TEXT SECTION
──────────────────────────────
The package name given here, “package,” matches the directory package that contains our project’s code. We’ve chosen 0.1.0 as the starting version for this package; you’ll see more in a later episode about versioning, and how to specify this without manually writing it here.

The only elements of your package truly required to install and import it are the pyproject.toml, __init__.py, and rescale.py files. At this point, your package’s file structure should look like this:

.
├── docs
├── pyproject.toml
├── src
│   └── package
│      ├── __init__.py
│      └── rescale.py
└── tests

Installing and using your package#

Now that your package has the necessary elements, you can install it into your virtual environment (which should already be active). From the top level of your project’s directory, enter

$ pip install -e .

The -e flag tells pip to install in editable mode, meaning that you can continue developing your package on your computer as you test it.

Then, in a Python shell or Jupyter Notebook, import your package and call the (single) function:

>>> import numpy as np
>>> from package.rescale import rescale
>>> rescale(np.linspace(0, 100, 5))
──────────────────────────────
SUPPLIED DATA
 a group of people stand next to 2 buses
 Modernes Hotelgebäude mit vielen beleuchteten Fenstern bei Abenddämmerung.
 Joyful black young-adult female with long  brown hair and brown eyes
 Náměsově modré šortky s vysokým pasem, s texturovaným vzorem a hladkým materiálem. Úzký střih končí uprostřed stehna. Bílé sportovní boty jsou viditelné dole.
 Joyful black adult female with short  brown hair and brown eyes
──────────────────────────────
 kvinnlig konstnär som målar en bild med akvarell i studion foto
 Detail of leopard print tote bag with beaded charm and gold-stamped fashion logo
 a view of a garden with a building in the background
──────────────────────────────
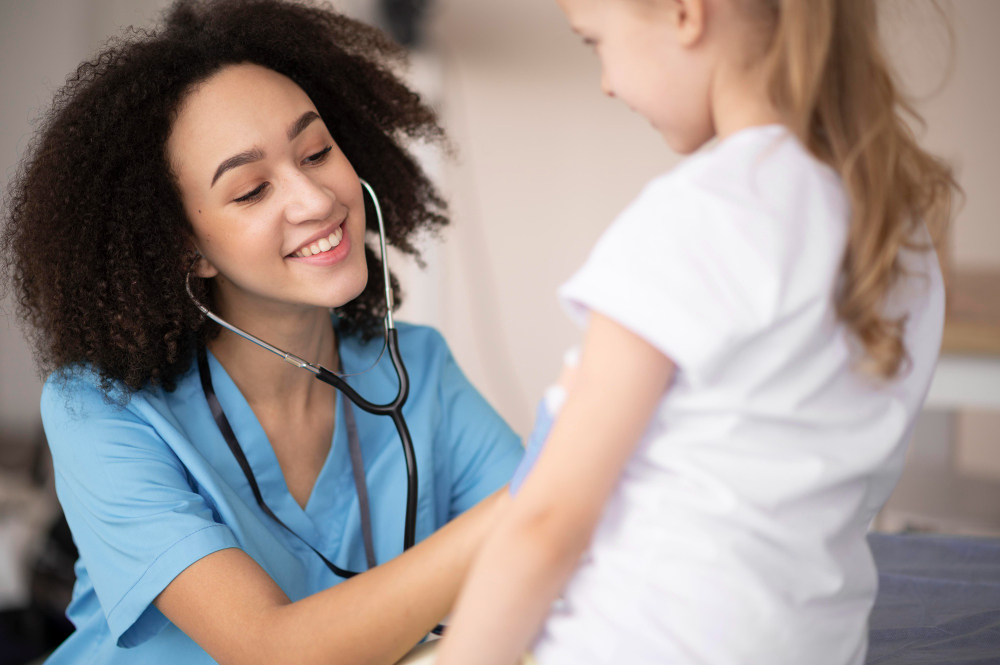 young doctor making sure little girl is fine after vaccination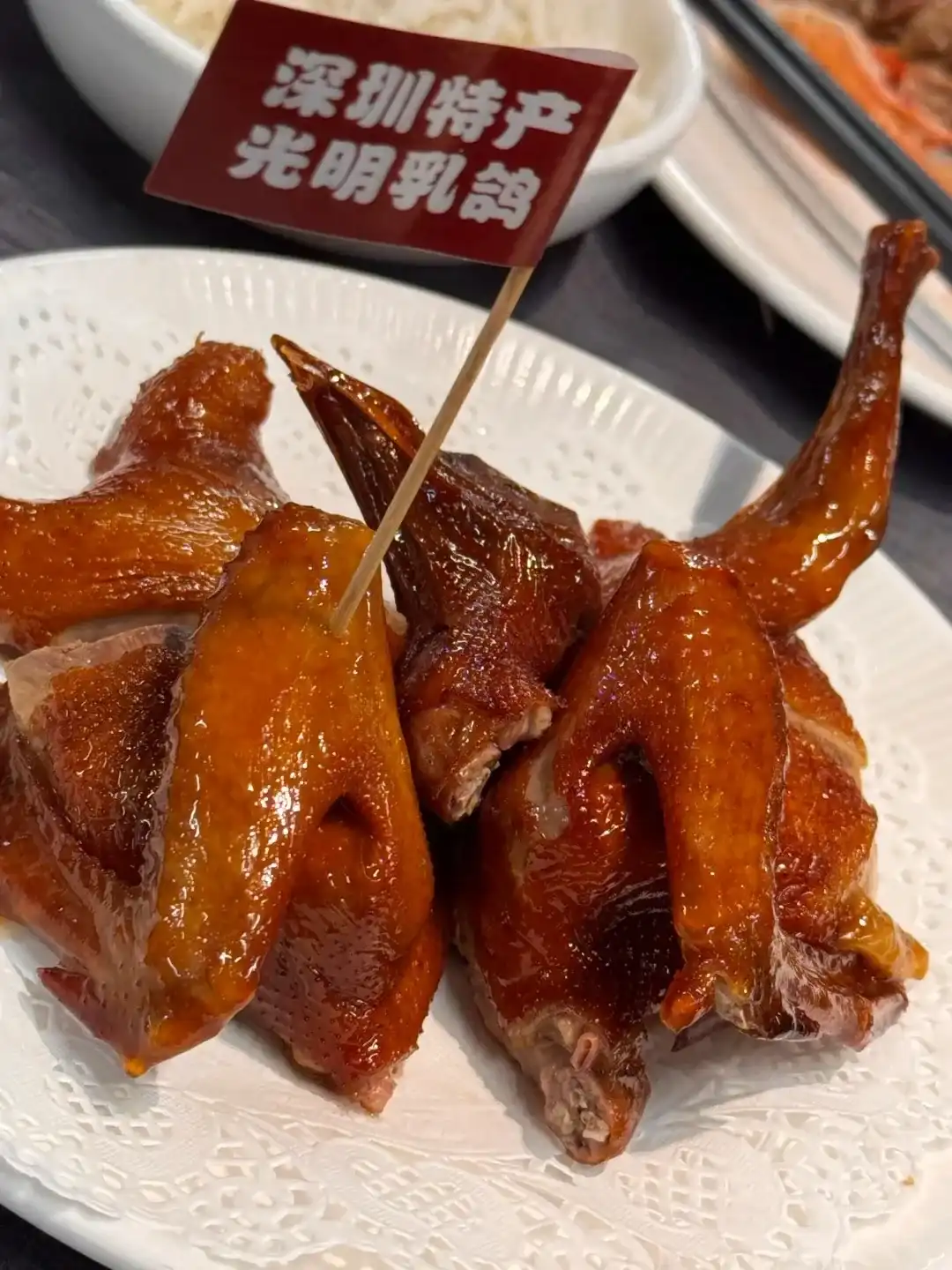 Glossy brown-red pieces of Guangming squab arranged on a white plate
──────────────────────────────
WHAT YOU HAVE TO DO
Answer these questions using the packaging text:
1. What starting version was chosen for the package?
2. Which three files are truly required to install and import the package?
3. What does the -e flag tell pip to do?

RESPONSE AREA
1. 0.1.0
2. pyproject.toml, __init__.py, and rescale.py
3. It tells pip to install the package in editable mode, so you can continue developing the package on your computer as you test it.